Aug 13 2015
Management

Developing a New Scorecard for IT

Business and technology managers recognize that IT needs to play a larger role in driving business outcomes and seek new ways to measure success.

New data indicates that agility, speed and innovation are top priorities for today’s corporate leaders, especially as managers work to align business and IT goals.

Those insights come from the 2015 Business Performance Innovation (BPI) Network report “Accelerating Business Transformation Through IT Innovation,” which is based on data from 250 business and technology managers worldwide.

The report shows that 42 percent of respondents believe their companies are embracing new technologies “very well” or “exceptionally well.” And 47 percent say their business groups are devoting more time to understanding the strategic implications of those technologies, including their impact on competitive advantage and customer experience.

Another 47 percent of business and technology managers say the level of innovation is “good” or “very high” within their in-house IT organizations, but 37 percent say their IT groups are only making progress toward innovation. BPI Network offered expert perspectives on the subject:

“Innovation is an often misunderstood and misused term,” said Scott Offermann, Director of Critical Operations at Cushman and Wakefield. He added that “true and incremental innovation is rarely recognized and even more rarely acknowledged.” The fact that nearly half the survey’s respondents said they’re “making progress” supports Offermann’s perception that smaller steps are taking place.

 

That said, many leaders in both the technology and business world think the sluggishness of innovation is more than a matter of perception. For them, it is a reality. “I think it’s real and it’s big,” Tim Chou, an IT lecturer at Stanford University, said after the San Francisco CIO Roundtable. “I would claim right now there is almost no innovation occurring in most corporations.”

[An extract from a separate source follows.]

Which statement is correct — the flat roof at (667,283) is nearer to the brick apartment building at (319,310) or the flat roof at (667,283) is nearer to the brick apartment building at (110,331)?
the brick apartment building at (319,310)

Of course, organizational factors can stifle innovation. Forty-four percent of respondents say technology adoption is most hindered by an inability to reach consensus on IT investment decisions. But IT organizations could also be part of the problem: According to the report, 44 percent of managers believe IT still has a ways to go before becoming a strategic, responsive and valued business partner.

“I think the ‘aha’ moment for this was the level of sophistication that the business people have with technology and the utter frustration that they’re showing toward the inability of their IT departments to keep up with innovation,” says Tom Murphy, editorial director of BPI Network.

That may be why proposed business metrics focused not only on more traditional IT measures, such as the reliability, scalability and security of IT infrastructure, but also on innovation and agility indicators. Thirty-eight percent of the managers surveyed believe that companies should rate IT organizations on the ideas they generate to drive business results.

“That’s not something that an IT manager usually thinks about,” Murphy says. “They come to work and think, ‘How many more servers do we need to manage the load?’ But they don’t think, ‘What can I do to help the sales team be more effective in selling its product?’”

To unify business units and IT, Murphy recommends involving IT in strategy discussions from the start.

“The business people don’t often bring them in early enough to explain what it is that they’re looking for,” he says, but early collaboration is the best way to produce results.

“Anything is possible in technology,” he adds, “you just really have to understand what you’re after.”